§ The task:
Print the entries verbatim, leaving out the images they contain.

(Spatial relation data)
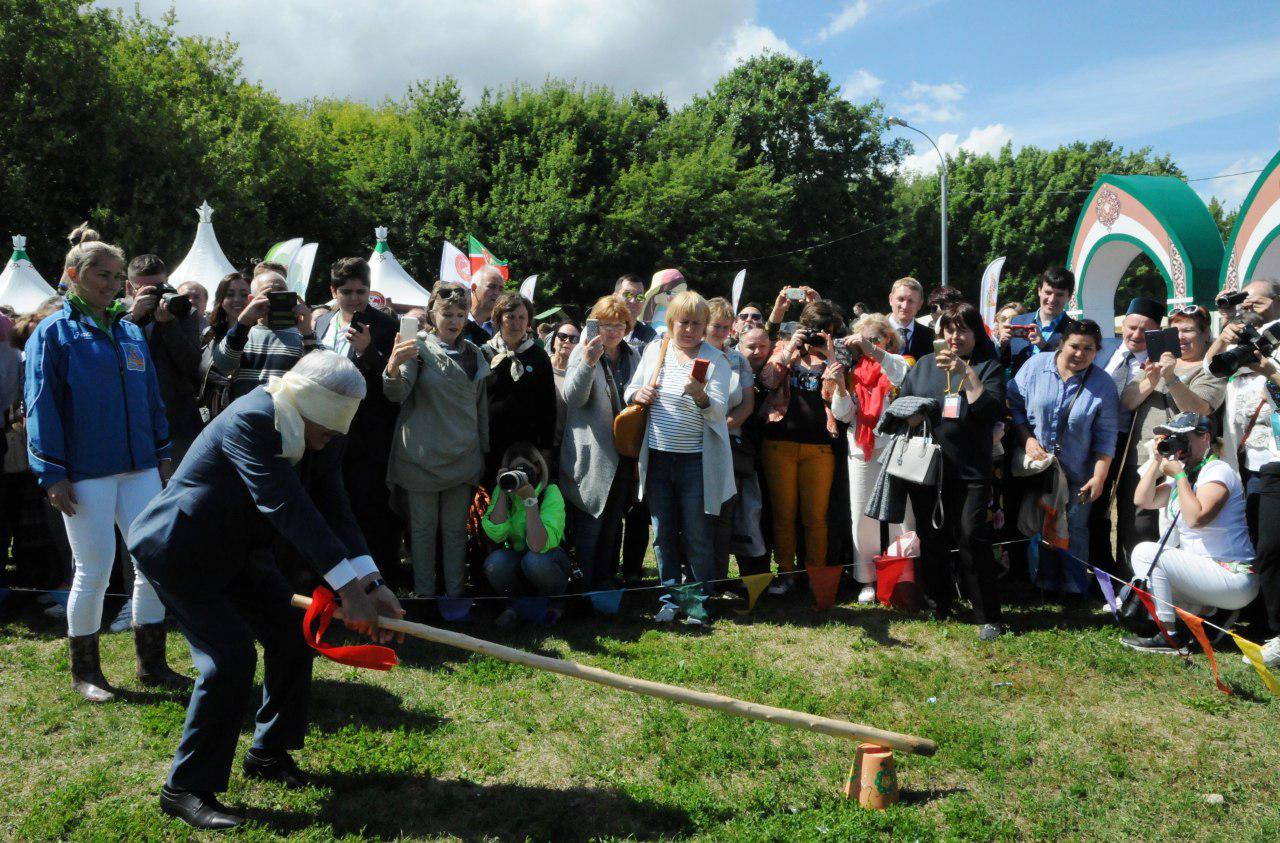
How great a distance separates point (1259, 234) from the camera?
916 cm

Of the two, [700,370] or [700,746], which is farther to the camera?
[700,370]

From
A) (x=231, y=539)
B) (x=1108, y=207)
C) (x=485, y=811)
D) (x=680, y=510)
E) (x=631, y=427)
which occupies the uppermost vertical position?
(x=1108, y=207)

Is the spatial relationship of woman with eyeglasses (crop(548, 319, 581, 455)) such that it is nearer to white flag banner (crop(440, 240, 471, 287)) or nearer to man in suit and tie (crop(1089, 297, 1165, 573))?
man in suit and tie (crop(1089, 297, 1165, 573))

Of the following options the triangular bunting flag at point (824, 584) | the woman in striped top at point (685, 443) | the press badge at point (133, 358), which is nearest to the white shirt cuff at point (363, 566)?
the press badge at point (133, 358)

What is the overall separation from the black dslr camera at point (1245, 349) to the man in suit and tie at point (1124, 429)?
1.32m

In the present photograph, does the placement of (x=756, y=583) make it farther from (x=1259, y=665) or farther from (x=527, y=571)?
(x=1259, y=665)

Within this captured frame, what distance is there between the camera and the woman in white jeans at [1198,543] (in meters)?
5.01

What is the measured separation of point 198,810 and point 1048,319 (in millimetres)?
6414

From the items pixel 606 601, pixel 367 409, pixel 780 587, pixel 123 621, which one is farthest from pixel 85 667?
pixel 780 587

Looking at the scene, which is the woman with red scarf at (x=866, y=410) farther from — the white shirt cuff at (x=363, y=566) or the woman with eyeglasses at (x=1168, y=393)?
the white shirt cuff at (x=363, y=566)

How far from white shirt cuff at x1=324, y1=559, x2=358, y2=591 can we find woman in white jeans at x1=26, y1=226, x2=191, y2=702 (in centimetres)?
179

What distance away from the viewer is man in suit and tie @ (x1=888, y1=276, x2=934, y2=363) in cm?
690

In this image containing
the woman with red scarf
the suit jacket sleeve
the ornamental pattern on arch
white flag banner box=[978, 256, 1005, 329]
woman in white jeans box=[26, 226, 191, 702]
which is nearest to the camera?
the suit jacket sleeve

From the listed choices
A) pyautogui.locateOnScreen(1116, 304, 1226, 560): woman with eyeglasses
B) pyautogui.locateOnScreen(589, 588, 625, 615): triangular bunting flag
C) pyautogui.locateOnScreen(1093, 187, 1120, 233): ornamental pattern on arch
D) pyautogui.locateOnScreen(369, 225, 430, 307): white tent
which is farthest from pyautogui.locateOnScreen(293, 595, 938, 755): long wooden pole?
pyautogui.locateOnScreen(1093, 187, 1120, 233): ornamental pattern on arch
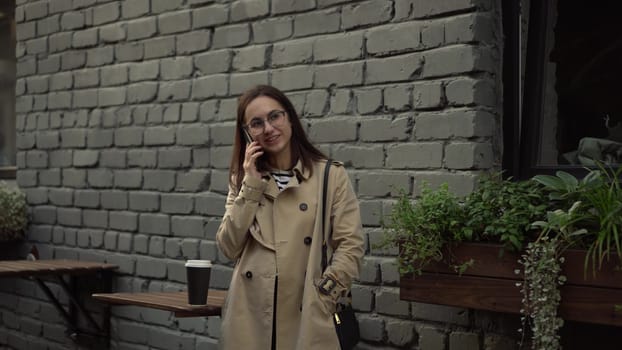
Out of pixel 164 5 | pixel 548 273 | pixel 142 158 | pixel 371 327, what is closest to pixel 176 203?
pixel 142 158

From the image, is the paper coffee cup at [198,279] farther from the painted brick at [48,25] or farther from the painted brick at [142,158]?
the painted brick at [48,25]

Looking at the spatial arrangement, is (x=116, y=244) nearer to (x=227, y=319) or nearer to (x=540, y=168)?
(x=227, y=319)

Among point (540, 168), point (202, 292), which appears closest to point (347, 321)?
point (202, 292)

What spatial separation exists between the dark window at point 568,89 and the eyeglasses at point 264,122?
3.57 ft

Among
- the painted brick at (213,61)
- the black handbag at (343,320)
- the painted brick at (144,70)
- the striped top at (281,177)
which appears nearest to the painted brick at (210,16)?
the painted brick at (213,61)

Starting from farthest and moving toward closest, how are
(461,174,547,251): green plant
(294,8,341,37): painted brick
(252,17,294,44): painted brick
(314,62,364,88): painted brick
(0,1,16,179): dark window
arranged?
(0,1,16,179): dark window → (252,17,294,44): painted brick → (294,8,341,37): painted brick → (314,62,364,88): painted brick → (461,174,547,251): green plant

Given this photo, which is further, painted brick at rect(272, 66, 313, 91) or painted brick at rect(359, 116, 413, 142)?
painted brick at rect(272, 66, 313, 91)

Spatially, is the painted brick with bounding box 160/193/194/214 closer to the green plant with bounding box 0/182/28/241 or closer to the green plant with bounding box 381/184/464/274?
the green plant with bounding box 0/182/28/241

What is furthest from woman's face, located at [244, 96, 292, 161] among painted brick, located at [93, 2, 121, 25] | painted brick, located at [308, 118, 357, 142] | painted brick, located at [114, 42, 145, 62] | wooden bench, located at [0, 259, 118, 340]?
painted brick, located at [93, 2, 121, 25]

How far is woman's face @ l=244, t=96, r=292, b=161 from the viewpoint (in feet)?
11.6

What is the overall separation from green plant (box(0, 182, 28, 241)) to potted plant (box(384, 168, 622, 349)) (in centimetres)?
370

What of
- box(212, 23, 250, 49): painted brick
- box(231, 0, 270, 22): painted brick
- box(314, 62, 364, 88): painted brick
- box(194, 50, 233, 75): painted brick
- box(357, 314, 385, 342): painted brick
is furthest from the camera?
box(194, 50, 233, 75): painted brick

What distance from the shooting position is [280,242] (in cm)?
348

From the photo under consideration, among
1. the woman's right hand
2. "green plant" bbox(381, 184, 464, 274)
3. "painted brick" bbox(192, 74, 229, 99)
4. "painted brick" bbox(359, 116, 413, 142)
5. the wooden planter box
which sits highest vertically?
"painted brick" bbox(192, 74, 229, 99)
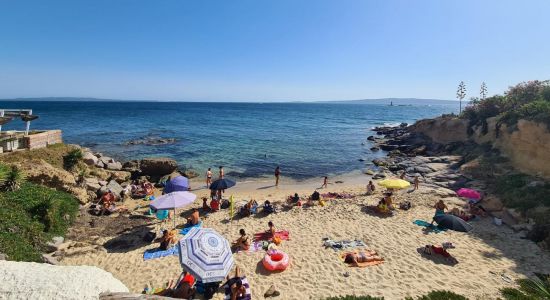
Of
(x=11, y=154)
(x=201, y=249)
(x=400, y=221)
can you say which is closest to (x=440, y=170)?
(x=400, y=221)

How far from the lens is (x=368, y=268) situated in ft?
34.9

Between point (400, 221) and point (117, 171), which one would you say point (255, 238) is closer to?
point (400, 221)

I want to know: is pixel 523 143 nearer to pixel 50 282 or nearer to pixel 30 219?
pixel 50 282

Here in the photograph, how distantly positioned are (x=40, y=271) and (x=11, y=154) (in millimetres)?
16594

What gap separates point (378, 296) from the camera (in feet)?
29.7

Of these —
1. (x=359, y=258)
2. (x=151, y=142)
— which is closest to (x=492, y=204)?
(x=359, y=258)

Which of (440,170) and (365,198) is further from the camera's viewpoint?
(440,170)

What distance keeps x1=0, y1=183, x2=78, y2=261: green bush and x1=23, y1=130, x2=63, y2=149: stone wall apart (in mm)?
6479

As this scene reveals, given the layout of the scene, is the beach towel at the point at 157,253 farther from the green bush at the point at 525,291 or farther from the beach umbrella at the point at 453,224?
the green bush at the point at 525,291

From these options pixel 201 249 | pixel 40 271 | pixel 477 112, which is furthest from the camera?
pixel 477 112

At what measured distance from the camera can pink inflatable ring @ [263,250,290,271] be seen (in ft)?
34.3

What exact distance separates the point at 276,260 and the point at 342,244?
3.14 meters

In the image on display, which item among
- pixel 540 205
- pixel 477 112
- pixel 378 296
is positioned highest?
pixel 477 112

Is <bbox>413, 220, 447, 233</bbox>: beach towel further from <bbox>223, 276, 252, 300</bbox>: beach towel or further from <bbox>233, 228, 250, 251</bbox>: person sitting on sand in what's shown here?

§ Response for this exercise:
How great a distance separates point (1259, 234) from the camera?
916 cm

Of the two, [700,370] or [700,746], which is farther to the camera?
[700,370]

From
A) (x=231, y=539)
B) (x=1108, y=207)
C) (x=485, y=811)
D) (x=680, y=510)
E) (x=631, y=427)
which occupies the uppermost vertical position?
(x=1108, y=207)

Is the spatial relationship of woman with eyeglasses (crop(548, 319, 581, 455)) such that it is nearer to white flag banner (crop(440, 240, 471, 287)) or nearer to man in suit and tie (crop(1089, 297, 1165, 573))?
man in suit and tie (crop(1089, 297, 1165, 573))

Of the following options the triangular bunting flag at point (824, 584) | the woman in striped top at point (685, 443) | the press badge at point (133, 358), which is nearest to the white shirt cuff at point (363, 566)?
the press badge at point (133, 358)

What is the overall separation from the black dslr camera at point (1245, 349) to the man in suit and tie at point (1124, 429)?
1.32m

In the present photograph, does the placement of (x=756, y=583) make it farther from (x=1259, y=665) or farther from (x=527, y=571)?
(x=1259, y=665)

Within this captured frame, what distance is there between the camera and the woman in white jeans at [1198,543] (in meters)?
5.01

What is the measured separation of point 198,810 and point 1048,319 (in millimetres)?
6414

From the items pixel 606 601, pixel 367 409, pixel 780 587, pixel 123 621, which one is farthest from pixel 85 667?
pixel 780 587

Looking at the scene, which is the woman with red scarf at (x=866, y=410) farther from — the white shirt cuff at (x=363, y=566) or the woman with eyeglasses at (x=1168, y=393)?
the white shirt cuff at (x=363, y=566)

How far from white shirt cuff at x1=324, y1=559, x2=358, y2=591 can we find woman in white jeans at x1=26, y1=226, x2=191, y2=702 (in centimetres)?
179

What distance away from the viewer is man in suit and tie @ (x1=888, y1=276, x2=934, y2=363) in cm?
690

In this image containing
the woman with red scarf
the suit jacket sleeve
the ornamental pattern on arch
white flag banner box=[978, 256, 1005, 329]
woman in white jeans box=[26, 226, 191, 702]
which is nearest to the camera?
the suit jacket sleeve

From the listed choices
A) pyautogui.locateOnScreen(1116, 304, 1226, 560): woman with eyeglasses
B) pyautogui.locateOnScreen(589, 588, 625, 615): triangular bunting flag
C) pyautogui.locateOnScreen(1093, 187, 1120, 233): ornamental pattern on arch
D) pyautogui.locateOnScreen(369, 225, 430, 307): white tent
which is farthest from pyautogui.locateOnScreen(293, 595, 938, 755): long wooden pole?
pyautogui.locateOnScreen(1093, 187, 1120, 233): ornamental pattern on arch
Out of pixel 164 5 | pixel 548 273 | pixel 142 158 | pixel 371 327, what is closest to pixel 176 203?
pixel 142 158

From the image, is the paper coffee cup at [198,279] farther from the painted brick at [48,25] or farther from the painted brick at [142,158]?
the painted brick at [48,25]

Looking at the spatial arrangement, is (x=116, y=244) nearer to (x=227, y=319) or nearer to (x=540, y=168)?
(x=227, y=319)

Among point (540, 168), point (202, 292), which appears closest to point (347, 321)?
point (202, 292)

What spatial separation exists between the dark window at point 568,89 and the eyeglasses at point 264,122?
3.57 ft

Among
- the painted brick at (213,61)
- the black handbag at (343,320)
- the painted brick at (144,70)
- the striped top at (281,177)
which appears nearest to the painted brick at (210,16)?
the painted brick at (213,61)

Starting from farthest and moving toward closest, how are
(461,174,547,251): green plant
(294,8,341,37): painted brick
(252,17,294,44): painted brick
(314,62,364,88): painted brick
(0,1,16,179): dark window
arranged?
(0,1,16,179): dark window → (252,17,294,44): painted brick → (294,8,341,37): painted brick → (314,62,364,88): painted brick → (461,174,547,251): green plant

Given this photo, which is further, painted brick at rect(272, 66, 313, 91) or painted brick at rect(359, 116, 413, 142)?
painted brick at rect(272, 66, 313, 91)

Spatially, is the painted brick with bounding box 160/193/194/214 closer to the green plant with bounding box 0/182/28/241 or closer to the green plant with bounding box 381/184/464/274?
the green plant with bounding box 0/182/28/241

What is furthest from woman's face, located at [244, 96, 292, 161] among painted brick, located at [93, 2, 121, 25] | painted brick, located at [308, 118, 357, 142] | painted brick, located at [114, 42, 145, 62] | wooden bench, located at [0, 259, 118, 340]?
painted brick, located at [93, 2, 121, 25]

How far is woman's face @ l=244, t=96, r=292, b=161 from the viewpoint (in feet)?
11.6

What is the overall separation from green plant (box(0, 182, 28, 241)) to potted plant (box(384, 168, 622, 349)) (in centimetres)?
370

What of
- box(212, 23, 250, 49): painted brick
- box(231, 0, 270, 22): painted brick
- box(314, 62, 364, 88): painted brick
- box(194, 50, 233, 75): painted brick
- box(357, 314, 385, 342): painted brick
is furthest from the camera?
box(194, 50, 233, 75): painted brick

What distance from the shooting position is [280,242] (in cm)?
348

From the photo under consideration, among
1. the woman's right hand
2. "green plant" bbox(381, 184, 464, 274)
3. "painted brick" bbox(192, 74, 229, 99)
4. "painted brick" bbox(359, 116, 413, 142)
5. the wooden planter box
which sits highest vertically?
"painted brick" bbox(192, 74, 229, 99)
Of
(x=11, y=154)
(x=201, y=249)
(x=400, y=221)
can you say which is closest to (x=440, y=170)?
(x=400, y=221)

How far from the lens is (x=368, y=268) situated in ft?
34.9

Between point (400, 221) and point (117, 171), which one would you say point (255, 238) is closer to?
point (400, 221)

I want to know: is pixel 523 143 nearer to pixel 50 282 or nearer to pixel 30 219?
pixel 50 282

Here in the photograph, how distantly positioned are (x=40, y=271) and (x=11, y=154) (in millimetres)?
16594

What gap separates point (378, 296) from the camera (in feet)?
29.7

Of these —
1. (x=359, y=258)
2. (x=151, y=142)
— which is closest to (x=492, y=204)?
(x=359, y=258)

Which of (440,170) and (365,198) is further from the camera's viewpoint?
(440,170)

What distance keeps x1=0, y1=183, x2=78, y2=261: green bush and x1=23, y1=130, x2=63, y2=149: stone wall apart (in mm)?
6479

As this scene reveals, given the layout of the scene, is the beach towel at the point at 157,253 farther from the green bush at the point at 525,291 or farther from the beach umbrella at the point at 453,224?
the green bush at the point at 525,291

From these options pixel 201 249 | pixel 40 271 | pixel 477 112, which is furthest from the camera?
pixel 477 112

At what measured distance from the camera can pink inflatable ring @ [263,250,290,271] be seen (in ft)?
34.3

What exact distance separates the point at 276,260 and the point at 342,244?
3.14 meters

In the image on display, which item among
- pixel 540 205
- pixel 477 112
- pixel 378 296
is positioned highest?
pixel 477 112

Is <bbox>413, 220, 447, 233</bbox>: beach towel further from <bbox>223, 276, 252, 300</bbox>: beach towel or further from <bbox>233, 228, 250, 251</bbox>: person sitting on sand in what's shown here?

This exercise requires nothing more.